# INSTRUCTIONS FOR THE TASK
Can you copy the data from the line that contains "Of the point" through the line that contains "the door handle at point 351,376, the", both included, without changing anything?
=== INFORMATION SHOWN ===
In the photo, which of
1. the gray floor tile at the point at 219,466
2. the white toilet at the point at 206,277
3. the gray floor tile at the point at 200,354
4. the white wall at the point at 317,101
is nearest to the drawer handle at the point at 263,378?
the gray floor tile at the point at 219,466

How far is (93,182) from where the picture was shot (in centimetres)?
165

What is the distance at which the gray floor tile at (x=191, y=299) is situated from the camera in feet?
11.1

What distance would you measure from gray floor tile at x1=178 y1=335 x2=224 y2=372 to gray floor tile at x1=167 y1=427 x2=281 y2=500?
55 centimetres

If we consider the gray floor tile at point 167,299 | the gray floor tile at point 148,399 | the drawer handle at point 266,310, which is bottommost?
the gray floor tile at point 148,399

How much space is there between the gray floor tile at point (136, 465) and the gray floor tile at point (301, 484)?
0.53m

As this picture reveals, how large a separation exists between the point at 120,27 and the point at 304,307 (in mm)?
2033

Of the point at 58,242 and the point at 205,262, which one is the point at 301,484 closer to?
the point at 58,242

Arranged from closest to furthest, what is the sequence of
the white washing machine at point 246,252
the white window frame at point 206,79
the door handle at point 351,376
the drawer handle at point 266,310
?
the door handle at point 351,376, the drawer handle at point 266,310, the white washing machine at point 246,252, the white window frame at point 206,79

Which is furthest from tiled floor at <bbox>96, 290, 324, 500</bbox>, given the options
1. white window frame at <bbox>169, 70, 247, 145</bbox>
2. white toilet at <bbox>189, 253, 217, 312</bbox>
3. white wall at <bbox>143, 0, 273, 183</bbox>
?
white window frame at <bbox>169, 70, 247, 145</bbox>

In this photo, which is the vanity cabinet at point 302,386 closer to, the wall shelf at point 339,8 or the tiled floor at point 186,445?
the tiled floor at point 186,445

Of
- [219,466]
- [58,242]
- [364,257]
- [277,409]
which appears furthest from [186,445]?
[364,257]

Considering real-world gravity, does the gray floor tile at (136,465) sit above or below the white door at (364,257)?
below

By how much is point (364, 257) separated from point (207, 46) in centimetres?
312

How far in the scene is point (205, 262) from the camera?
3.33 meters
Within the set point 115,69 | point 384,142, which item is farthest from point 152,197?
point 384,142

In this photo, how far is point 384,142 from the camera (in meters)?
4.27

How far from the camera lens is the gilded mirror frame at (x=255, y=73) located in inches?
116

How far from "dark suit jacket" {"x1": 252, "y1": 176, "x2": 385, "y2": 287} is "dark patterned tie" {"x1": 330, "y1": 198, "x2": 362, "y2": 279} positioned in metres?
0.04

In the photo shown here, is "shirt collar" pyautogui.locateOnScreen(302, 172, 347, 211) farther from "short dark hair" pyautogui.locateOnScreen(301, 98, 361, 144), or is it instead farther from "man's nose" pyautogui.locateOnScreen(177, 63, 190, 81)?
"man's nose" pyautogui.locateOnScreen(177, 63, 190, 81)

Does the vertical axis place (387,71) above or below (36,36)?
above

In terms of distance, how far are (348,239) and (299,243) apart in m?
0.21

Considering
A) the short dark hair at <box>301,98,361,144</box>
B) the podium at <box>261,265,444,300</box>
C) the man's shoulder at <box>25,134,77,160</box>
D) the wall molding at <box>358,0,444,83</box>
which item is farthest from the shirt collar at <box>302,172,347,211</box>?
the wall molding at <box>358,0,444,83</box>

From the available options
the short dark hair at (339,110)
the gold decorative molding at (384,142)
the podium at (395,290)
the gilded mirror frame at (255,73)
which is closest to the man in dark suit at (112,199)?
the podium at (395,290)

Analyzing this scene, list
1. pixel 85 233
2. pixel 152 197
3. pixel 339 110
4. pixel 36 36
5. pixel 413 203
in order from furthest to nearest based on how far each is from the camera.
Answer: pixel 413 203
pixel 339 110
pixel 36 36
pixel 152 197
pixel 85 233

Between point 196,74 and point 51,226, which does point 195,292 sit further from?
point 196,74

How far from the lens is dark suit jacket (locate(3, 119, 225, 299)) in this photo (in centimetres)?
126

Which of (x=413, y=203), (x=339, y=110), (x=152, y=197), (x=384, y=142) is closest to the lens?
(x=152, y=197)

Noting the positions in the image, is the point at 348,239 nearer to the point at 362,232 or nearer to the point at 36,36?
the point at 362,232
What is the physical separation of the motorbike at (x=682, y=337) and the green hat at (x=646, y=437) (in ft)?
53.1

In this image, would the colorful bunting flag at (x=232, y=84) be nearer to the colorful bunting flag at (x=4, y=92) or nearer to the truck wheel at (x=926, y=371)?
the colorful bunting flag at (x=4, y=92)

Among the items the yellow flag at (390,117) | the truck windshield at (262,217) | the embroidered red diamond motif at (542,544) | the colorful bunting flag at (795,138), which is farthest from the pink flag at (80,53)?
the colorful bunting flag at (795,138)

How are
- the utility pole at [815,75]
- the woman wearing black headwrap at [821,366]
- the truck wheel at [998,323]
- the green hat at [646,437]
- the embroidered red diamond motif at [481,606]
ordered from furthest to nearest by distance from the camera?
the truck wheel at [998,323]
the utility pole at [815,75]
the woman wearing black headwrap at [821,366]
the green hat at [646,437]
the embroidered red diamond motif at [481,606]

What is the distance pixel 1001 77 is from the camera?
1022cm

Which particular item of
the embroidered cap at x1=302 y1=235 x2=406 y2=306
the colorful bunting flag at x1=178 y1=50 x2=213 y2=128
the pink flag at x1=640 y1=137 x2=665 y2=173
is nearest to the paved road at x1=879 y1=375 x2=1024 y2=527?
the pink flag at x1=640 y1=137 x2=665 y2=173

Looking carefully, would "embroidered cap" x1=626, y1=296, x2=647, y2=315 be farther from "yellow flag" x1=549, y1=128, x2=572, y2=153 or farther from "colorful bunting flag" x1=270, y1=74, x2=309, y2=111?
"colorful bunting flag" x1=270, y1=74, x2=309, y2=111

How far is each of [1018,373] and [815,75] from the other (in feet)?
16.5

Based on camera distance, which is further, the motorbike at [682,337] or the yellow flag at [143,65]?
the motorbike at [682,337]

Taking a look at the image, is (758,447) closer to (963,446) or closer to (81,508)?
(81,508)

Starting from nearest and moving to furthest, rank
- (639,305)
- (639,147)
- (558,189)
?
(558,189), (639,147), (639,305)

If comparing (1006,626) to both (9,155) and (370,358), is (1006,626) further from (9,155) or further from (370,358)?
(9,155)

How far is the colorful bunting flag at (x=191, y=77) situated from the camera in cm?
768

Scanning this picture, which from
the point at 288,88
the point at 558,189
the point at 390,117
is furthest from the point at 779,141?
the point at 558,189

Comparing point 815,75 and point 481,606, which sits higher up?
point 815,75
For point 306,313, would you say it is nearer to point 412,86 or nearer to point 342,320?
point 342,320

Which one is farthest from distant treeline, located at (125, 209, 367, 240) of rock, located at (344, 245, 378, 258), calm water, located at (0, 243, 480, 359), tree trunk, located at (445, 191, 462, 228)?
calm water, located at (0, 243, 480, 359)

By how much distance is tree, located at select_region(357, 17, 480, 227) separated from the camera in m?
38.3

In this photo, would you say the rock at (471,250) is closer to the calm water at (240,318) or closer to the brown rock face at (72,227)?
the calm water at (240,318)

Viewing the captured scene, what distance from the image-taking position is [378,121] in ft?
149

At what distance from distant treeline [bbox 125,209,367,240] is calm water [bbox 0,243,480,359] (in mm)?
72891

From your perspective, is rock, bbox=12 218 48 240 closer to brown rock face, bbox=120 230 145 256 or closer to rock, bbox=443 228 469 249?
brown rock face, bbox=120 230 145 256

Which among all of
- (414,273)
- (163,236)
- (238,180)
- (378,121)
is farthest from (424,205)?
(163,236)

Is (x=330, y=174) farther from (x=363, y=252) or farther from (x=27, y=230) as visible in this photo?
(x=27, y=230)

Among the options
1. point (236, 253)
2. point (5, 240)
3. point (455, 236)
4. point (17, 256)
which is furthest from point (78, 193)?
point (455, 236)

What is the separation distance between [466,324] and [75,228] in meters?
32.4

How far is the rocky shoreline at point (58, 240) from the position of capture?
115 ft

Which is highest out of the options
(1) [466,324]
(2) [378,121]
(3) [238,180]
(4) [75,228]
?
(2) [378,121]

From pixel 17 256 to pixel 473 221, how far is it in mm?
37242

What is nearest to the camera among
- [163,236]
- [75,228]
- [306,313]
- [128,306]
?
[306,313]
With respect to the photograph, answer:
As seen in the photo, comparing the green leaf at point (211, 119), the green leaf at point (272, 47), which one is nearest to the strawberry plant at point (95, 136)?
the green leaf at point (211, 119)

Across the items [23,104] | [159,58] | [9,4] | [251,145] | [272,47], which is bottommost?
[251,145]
===
# TASK RESULT
Of the point at 58,242 and the point at 205,262, which one is the point at 301,484 closer to?
the point at 58,242

Arranged from closest to furthest, what is the sequence of
the white washing machine at point 246,252
the white window frame at point 206,79
the door handle at point 351,376
the drawer handle at point 266,310
?
the door handle at point 351,376, the drawer handle at point 266,310, the white washing machine at point 246,252, the white window frame at point 206,79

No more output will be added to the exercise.